Le patron de Publicis aurait-il lu aussi Wittgenstein ? Provocateur tranquille, il conclut que ce monde-là s'annonce, plus exactement s'ouvre comme le meilleur des mondes, le « brave new world ». Pour les étudiants de Jankélévitch et, plus tard, leurs enfants, ce roman d'anticipation a sonné comme une alarme contre la technologie et la société aseptisée que nous réservait le progrès scientifique. Mais Huxley n'avait pas prévu ce détail : le point.com, capable d'inverser les pouvoirs. « A un consommateur nourri de nouvelles technologies, on ne peut plus imposer les choses, avance Maurice Lévy. Avec ce consommateur-là, il faut collaborer. »

En termes plus pragmatiques, Martin Sorrell, directeur général du leader mondial de la publicité, WPP, avait ouvert la même voie quelques instants auparavant. « Un quart de nos budgets publicitaires sont actuellement destinés aux nouveaux supports numériques, dévoile-t-il. Nous devons très rapidement arriver à un tiers. » WPP, qui a créé une filiale dédiée aux nouvelles technologies, a multiplié les acquisitions ces derniers mois pour se renforcer sur ce secteur et s'apprête à racheter Blue, une société de marketing direct basée à Singapour. A la tribune lui succède David Wei, un ancien de B&Q Chine, qui a rejoint la plate-forme virtuelle Alibaba, qui rappelle, par des exemples simples, à quel point le commerce en ligne permet de mieux acheter et de mieux vendre. « Au client qui a acheté un rasoir sur Internet, on peut proposer ensuite des produits d'après-rasage. Une enseigne physique ne pourra jamais faire ça. »

Une terre aplatie ignore les frontières physiques et géographiques. Ce sont les revenus de ses habitants et leur niveau de vie qui en tracent les territoires. Donc en excluent encore des centaines de millions d'Africains, de Chinois ou d'Indiens.

* [OBJECTIF 1] Recopiez le passage du texte qui commence par « Une terre aplatie » et se poursuit jusqu'à « Chinois ou d'Indiens. », en renommant « frontières » en « limites ».
* [OBJECTIF 2] D'après le texte, quelle société WPP s'apprête-t-il à racheter, et où cette société est-elle basée ?
* [OBJECTIF 3] Énumérez toutes les personnes que le texte désigne par leur nom.
Servez-vous du texte seul.

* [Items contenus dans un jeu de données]
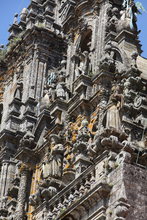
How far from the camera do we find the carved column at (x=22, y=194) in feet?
83.9

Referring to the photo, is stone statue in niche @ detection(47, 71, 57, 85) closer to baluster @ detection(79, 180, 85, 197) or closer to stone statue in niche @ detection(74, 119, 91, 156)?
stone statue in niche @ detection(74, 119, 91, 156)

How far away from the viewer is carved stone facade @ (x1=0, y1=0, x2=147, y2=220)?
17.7 metres

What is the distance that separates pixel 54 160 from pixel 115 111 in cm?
392

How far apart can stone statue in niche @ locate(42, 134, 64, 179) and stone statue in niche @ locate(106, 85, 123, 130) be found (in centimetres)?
313

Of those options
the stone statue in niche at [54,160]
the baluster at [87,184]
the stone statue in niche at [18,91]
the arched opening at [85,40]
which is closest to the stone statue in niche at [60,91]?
the stone statue in niche at [54,160]

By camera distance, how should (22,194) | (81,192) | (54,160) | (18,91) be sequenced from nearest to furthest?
(81,192) → (54,160) → (22,194) → (18,91)

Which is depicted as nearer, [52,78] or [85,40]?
[85,40]

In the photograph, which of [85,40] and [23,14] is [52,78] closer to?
[85,40]

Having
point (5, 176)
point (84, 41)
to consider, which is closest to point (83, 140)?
point (5, 176)

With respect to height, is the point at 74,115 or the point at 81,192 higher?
the point at 74,115

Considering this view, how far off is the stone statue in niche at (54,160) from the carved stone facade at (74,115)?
0.15 ft

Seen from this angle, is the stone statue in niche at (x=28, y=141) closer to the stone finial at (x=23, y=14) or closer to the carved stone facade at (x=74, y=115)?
the carved stone facade at (x=74, y=115)

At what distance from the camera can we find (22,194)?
86.4 feet

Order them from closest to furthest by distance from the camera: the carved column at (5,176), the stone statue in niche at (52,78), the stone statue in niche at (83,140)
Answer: the stone statue in niche at (83,140) < the carved column at (5,176) < the stone statue in niche at (52,78)
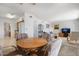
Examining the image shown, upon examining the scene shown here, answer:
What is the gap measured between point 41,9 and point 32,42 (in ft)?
1.68

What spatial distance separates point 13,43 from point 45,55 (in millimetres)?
515

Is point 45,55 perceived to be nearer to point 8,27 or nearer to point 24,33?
point 24,33

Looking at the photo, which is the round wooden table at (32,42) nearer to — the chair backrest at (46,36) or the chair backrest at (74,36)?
the chair backrest at (46,36)

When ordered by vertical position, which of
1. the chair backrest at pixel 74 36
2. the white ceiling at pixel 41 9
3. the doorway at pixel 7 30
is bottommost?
the chair backrest at pixel 74 36

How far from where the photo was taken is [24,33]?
195 centimetres

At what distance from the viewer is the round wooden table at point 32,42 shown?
6.33 feet

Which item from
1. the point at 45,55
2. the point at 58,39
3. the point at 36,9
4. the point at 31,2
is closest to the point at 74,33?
the point at 58,39

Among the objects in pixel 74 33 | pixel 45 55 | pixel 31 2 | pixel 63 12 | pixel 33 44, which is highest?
pixel 31 2

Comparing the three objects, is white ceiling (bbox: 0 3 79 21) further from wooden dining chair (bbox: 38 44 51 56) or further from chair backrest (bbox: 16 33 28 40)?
wooden dining chair (bbox: 38 44 51 56)

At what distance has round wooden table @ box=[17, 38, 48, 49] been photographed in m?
1.93

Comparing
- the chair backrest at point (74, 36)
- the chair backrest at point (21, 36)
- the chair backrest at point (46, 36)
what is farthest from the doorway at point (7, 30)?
the chair backrest at point (74, 36)

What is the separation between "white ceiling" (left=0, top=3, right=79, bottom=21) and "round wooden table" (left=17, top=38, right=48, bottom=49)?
13.3 inches

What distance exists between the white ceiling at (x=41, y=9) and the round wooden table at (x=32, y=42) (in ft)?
1.10

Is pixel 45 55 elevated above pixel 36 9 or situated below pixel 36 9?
below
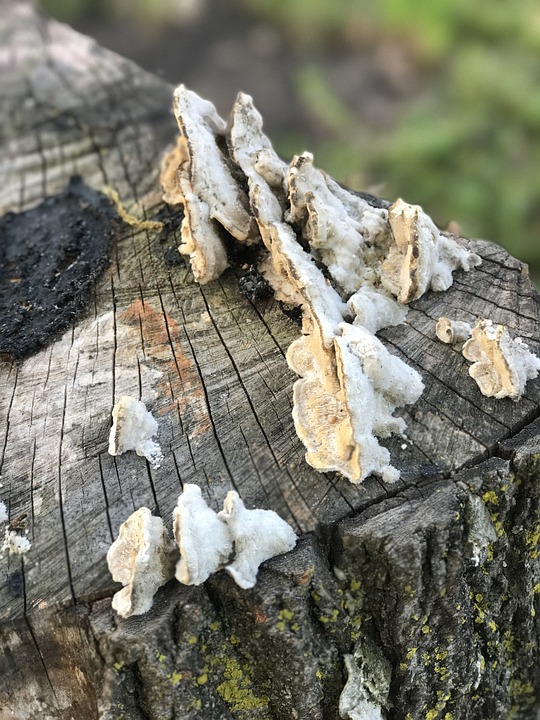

* [RÉPONSE 1]
Une terre aplatie ignore les limites physiques et géographiques. Ce sont les revenus de ses habitants et leur niveau de vie qui en tracent les territoires. Donc en excluent encore des centaines de millions d'Africains, de Chinois ou d'Indiens.

* [RÉPONSE 2] Blue, une société de marketing direct basée à Singapour.

* [RÉPONSE 3] Wittgenstein, Jankélévitch, Huxley, Maurice Lévy, Martin Sorrell, David Wei